One tool that is often used are plain lumbar x-ray films in helping to diagnose lower back pain. These x-rays are often the first test ordered if you visit a chiropractor or medical doctor for lower back pain. The report will usually include findings of degenerative disc disease, or osteoarthrosis.
What you need to realize is that these are diagnostic x-ray findings based on what is observed on the lumbar x-ray films. This may or may not be the cause or reason for your low back pain.

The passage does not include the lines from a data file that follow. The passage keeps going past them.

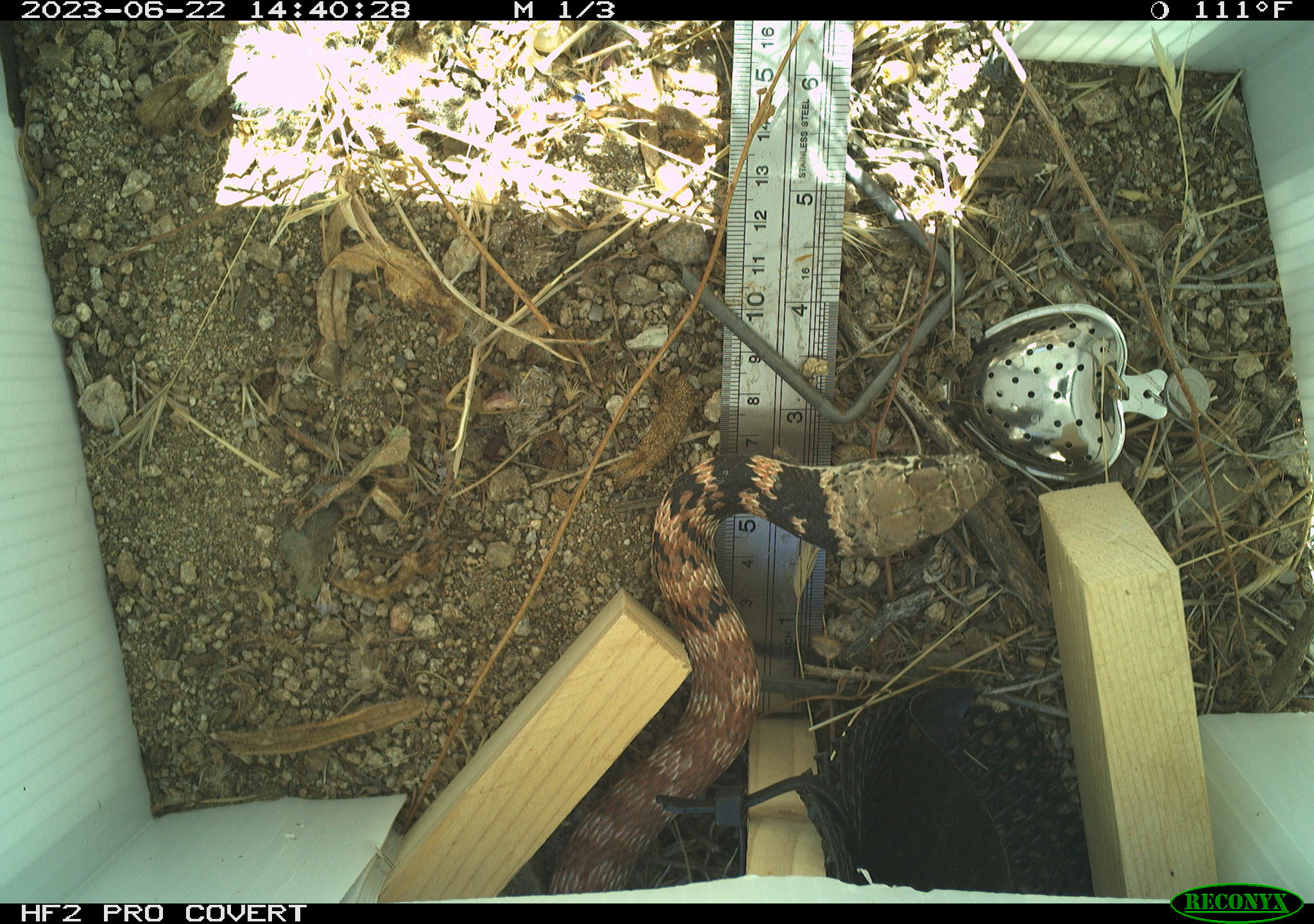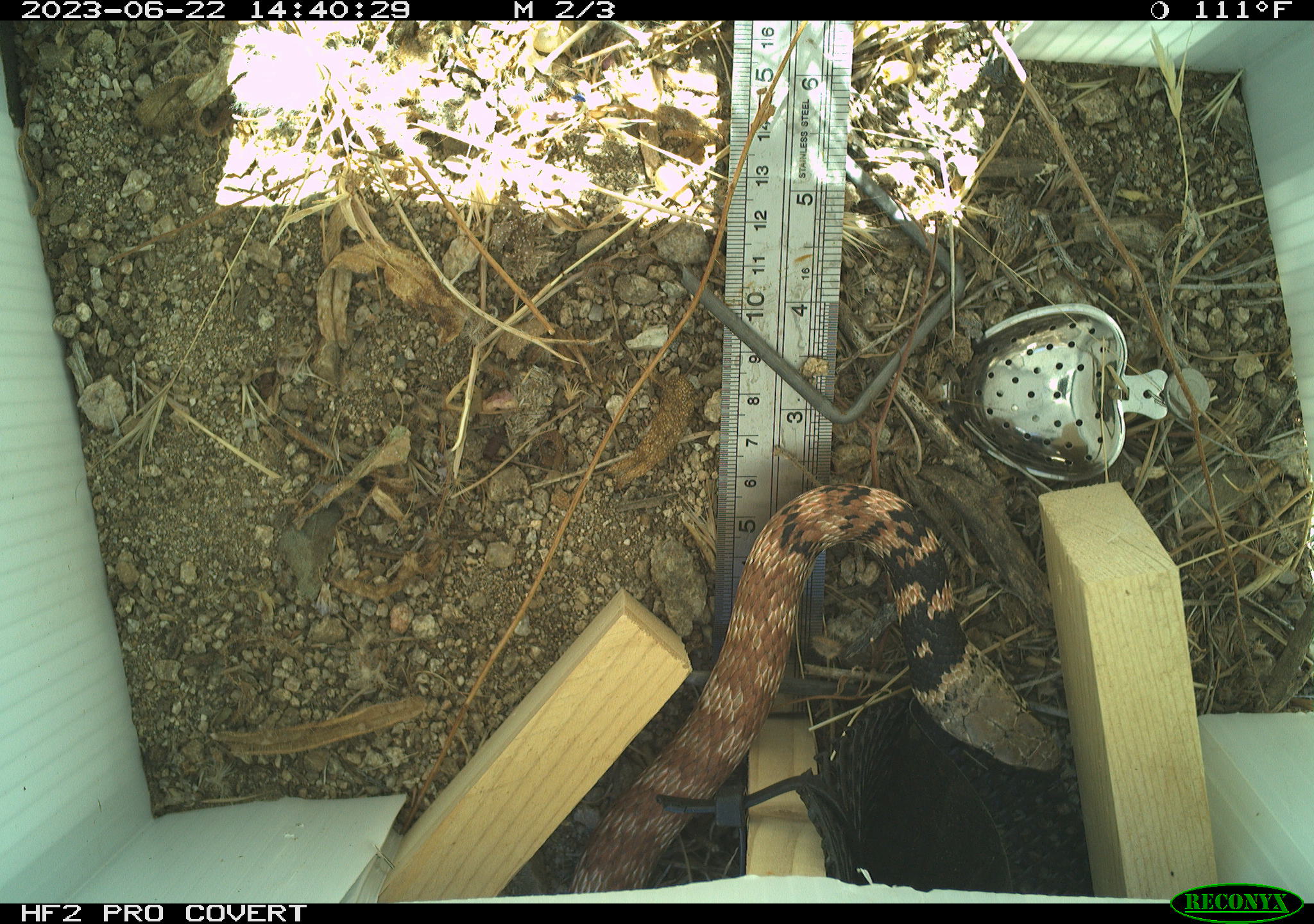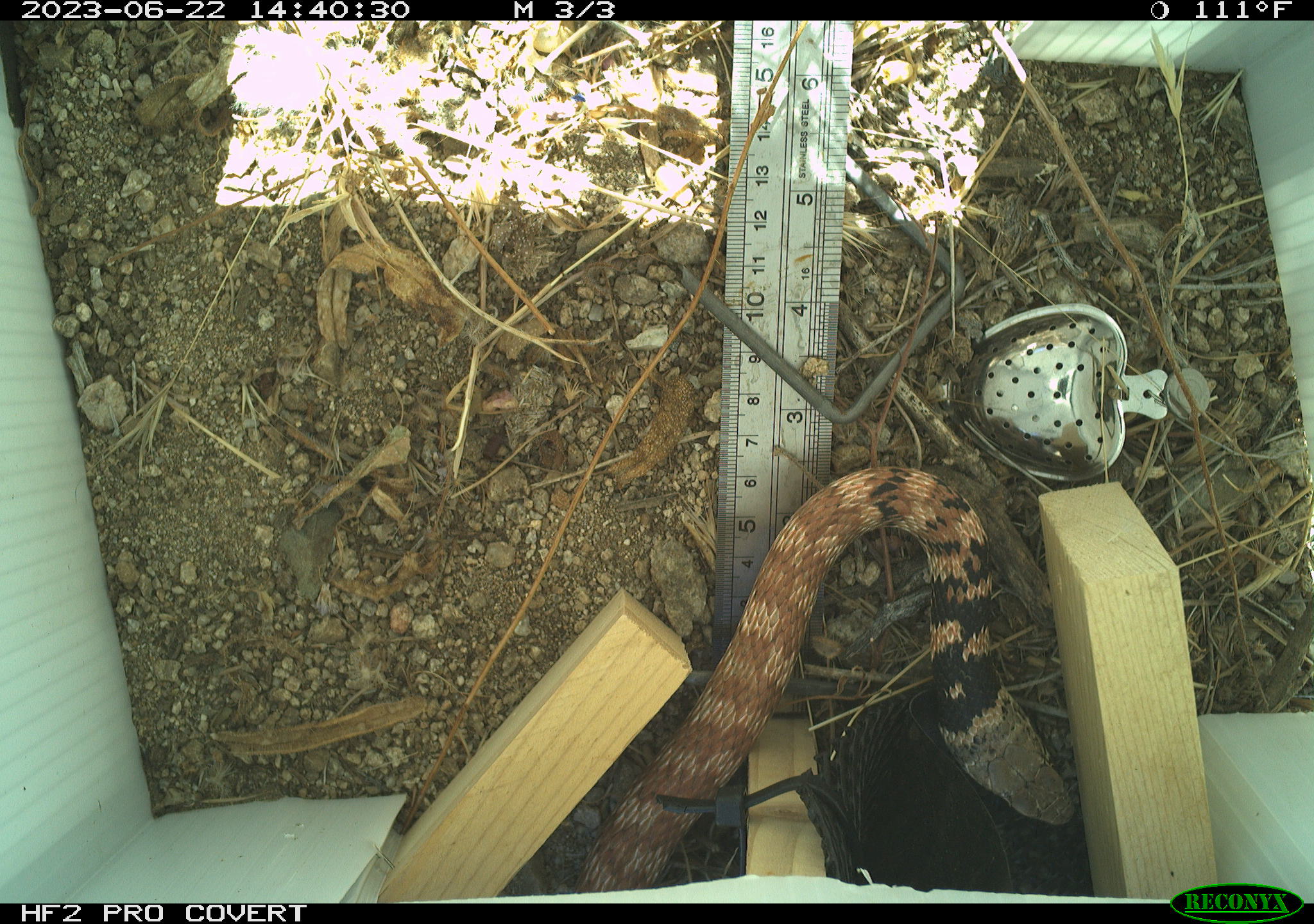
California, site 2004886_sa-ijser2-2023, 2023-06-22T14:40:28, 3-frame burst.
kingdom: Animalia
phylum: Chordata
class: Reptilia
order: Squamata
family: Colubridae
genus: Masticophis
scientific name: Masticophis flagellum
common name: coachwhip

Many times there are no observable abnormal findings on the x-rays; yet, the patient presents with varying degrees of low back pain.
Other times, there is significant disc degeneration and osteoarthrosis, as well as perhaps other abnormal findings; but, these patients have little or, even quite possibly, no pain.
So the presence of abnormal lumbar x-ray findings does not necessarily mean that these findings are what is causing your low back pain
All tests, including x-rays, are only part of the diagnostic workup. You must be able to tie it all together with the history, physical examination and other necessary test findings before arriving at any conclusions.
Sure there are times when the x-ray or MRI test will show immediate or conclusive evidence that the low back pain is the result of clearly observable findings. Such as when there is the presence of cancer or fractures. But even the presence of these may not necessarily, or automatically, correlate with the low back pain that the patient may be suffering with.
There are times these diseases are discovered on x-ray only when low back pain occurs following an injury. The cause of low back pain may not necessarily be related to the x-ray findings. Do not jump to conclusions, just because there are observable x-ray findings, that these x-ray findings are the cause of your pain.
An analogy would be, if you see a woman walking in the mall and she looks like your Aunt Minnie that does not necessarily mean it is in fact your Aunt Minnie. In other words, just because x-ray findings look like they could be the cause of pain doesn't necessarily mean they are.
You must consider the history, physical examination findings, symptoms and any test results before arriving at a diagnosis.
Research shows that lumbar x-rays are of little to no relevance with regard to low back pain. Research also shows that x-ray finding may not effectively make any difference in the treatment outcome.
Remember, it's always best to visit your chiropractor and have him or her make the determination for the need of x-rays based on your history and examination findings. Do not be your own doctor.
Another danger, from placing too much emphasis on x-ray findings, is that once there is a determination of an abnormal findings on x-ray, the doctor and patient assume that because these changes are permanent, whether they are the cause of the low back pain or not, that this is your problem. And then the treatment choice is medications for the rest of your life. In essence, you have become a low back pain cripple.
The reality is, despite the abnormal findings on x-ray, most low back pain is not coming from these findings. They are, in fact, more likely muscular in origin.
Sure these findings need to be effected in a positive manner. They may be contributing factors in your low back pain. But, if the pain is treated and managed properly you won't need the damaging drugs or unnecessary surgery.
Happily, your life will be returned to more normalcy.